いやしかし若尾文子ってすごいネ。なんだろ、アレは。あんな猫撫で声なのに、ちっとも鬱陶しくないのは
一体どういう仕組みなんだろゥ。この映画だとまばたきの仕方、口のすぼめ方、等で見事感情を、
状況を表している場合があって、しかしそれはけして「リアル」だから観ててビクッとするんじゃあなく、
その所作自体にただ惹きつけられてしまう。といって色っぽいから、とかそんなんじゃあない、
演技として画面をピタリと押えてしまう。映画自体の素晴らしさを背景になおかつ際立ち、
そしてそれはまた映画そのものへと戻ってゆく(もっともらしいが、もちろんこんなのはなんにも
実は言ってないのだ。言うに言えないからポエムで表現、てトコ)。そしてあんなの
若尾文子以外にはありえない。
しかしなんなんだろ、この映画。ありえない。
明らかにテーマは「戦後」なのに女の事しか描いてないようにしか見えない。
いや、その象徴的な構図は明らかで靖国神社がやたらと出て来るのも正に道理、なんだが、
そういうなんつうか、「戦後を描いてますよ、テーマにしてますよ、なんか考えてますよ」ってな
いやらしさが見ていてぜんぜん感じられないんだもん。こんなにあからさまなのに。
今村昌平「にっぽん昆虫記」とは格が違う(「にっぽん〜」はマイ・フェイヴァリット、
今村昌平も好きだけれど)。映画が映画として圧倒的に強い。100万馬力は軽くいってる。
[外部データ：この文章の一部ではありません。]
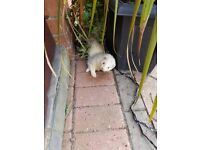 LOST hob white/cream ferret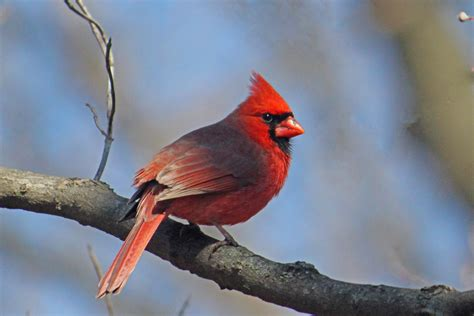 all about birds northern cardinal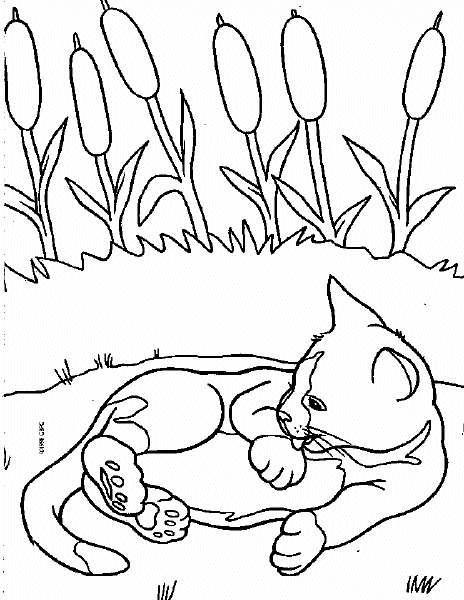 Animale pisici de colorat p63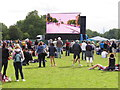 TQ2779 : Olympics triathlon Hyde Park - spectators and big screen by David Hawgood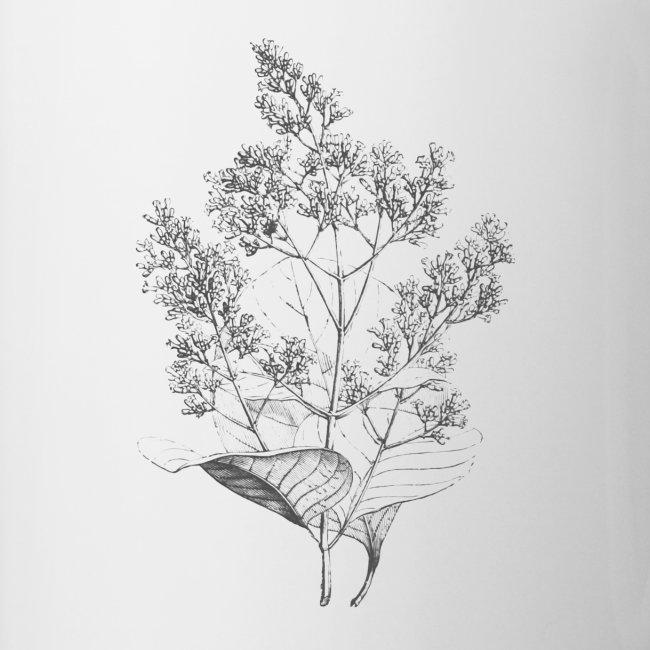 Elderberry drawing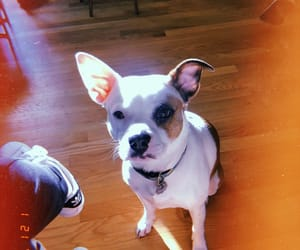 bulldog, puppy, and dog image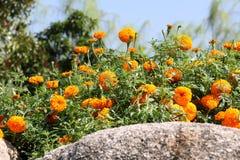 Tło żółty kwiat 53 i skała Zdjęcia Royalty Free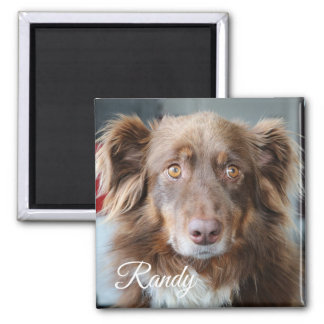 Photo de chien et aimant personnalisés de nom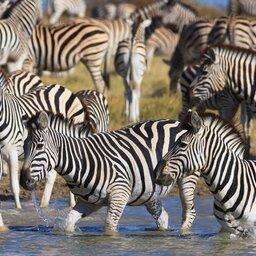 Botswana-Makgadikgadi zoutpannen (5)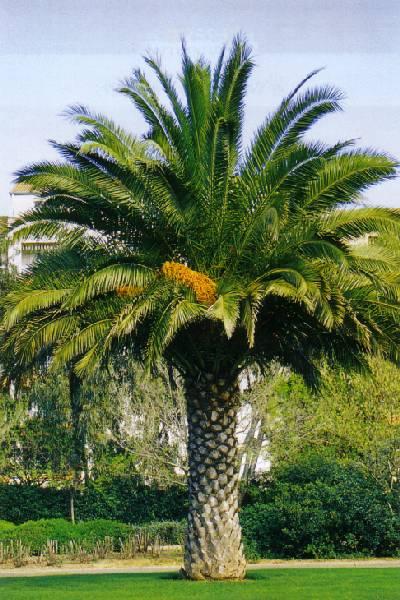 La quarta palma ma vi for Pianta palma
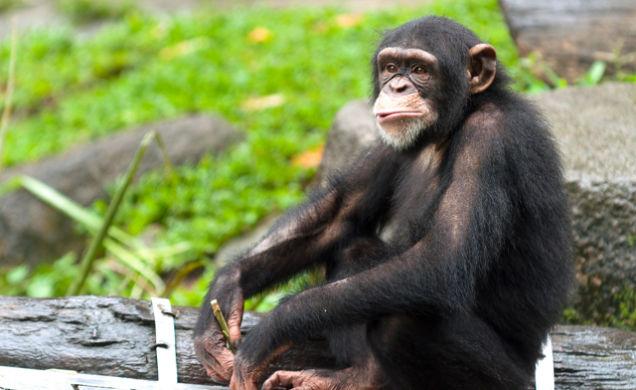 Шимпанзе любят индийскую и африканскую музыку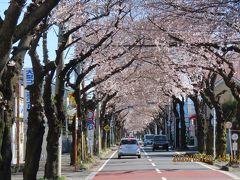 今年も桜トンネルが見られました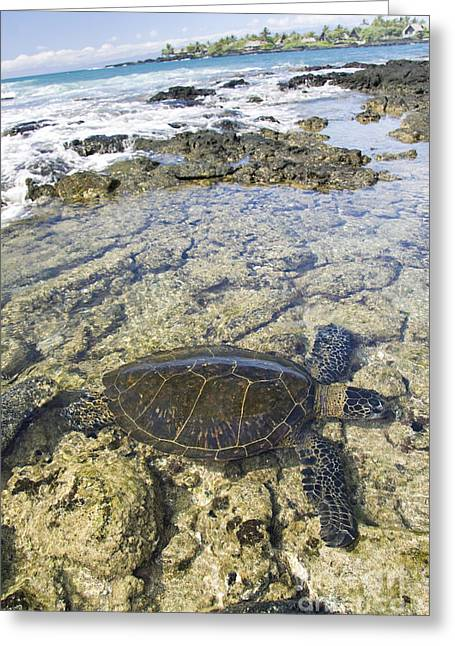 Animal Wisdom Greeting Cards - Beautiful Turtle Greeting Card by Dave Fleetham - Printscapes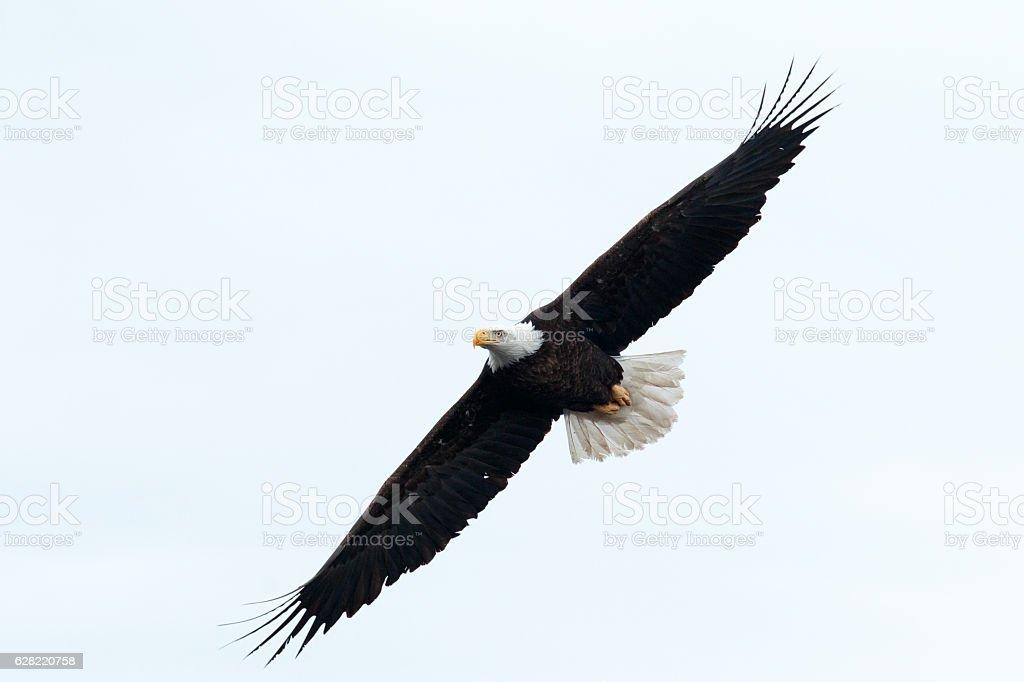 Bald eagle soaring - foto de stock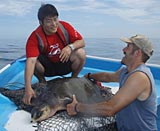 photo of fishermen with sea turtle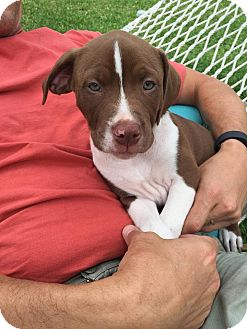 Hound (Unknown Type)/Boxer Mix Puppy for adoption in Jacksonville, Florida - Niko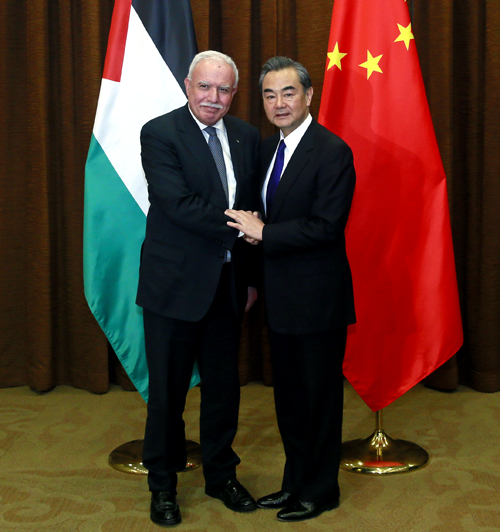 王毅:解决巴勒斯坦问题,重要的是付诸行动(图)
太刀打ちは敵わない。急所なんかない。弱点なんて聞いてこともない。そんな感じ。
「女は二度生まれる」、中で工員の十代と思しき男の子が若尾文子を映画館でナンパするが、
おまえは凄すぎる。この映画の若尾文子、ナンパなんか出来るもんじゃないだろうに。
彼女、形容しようがないほどだのに。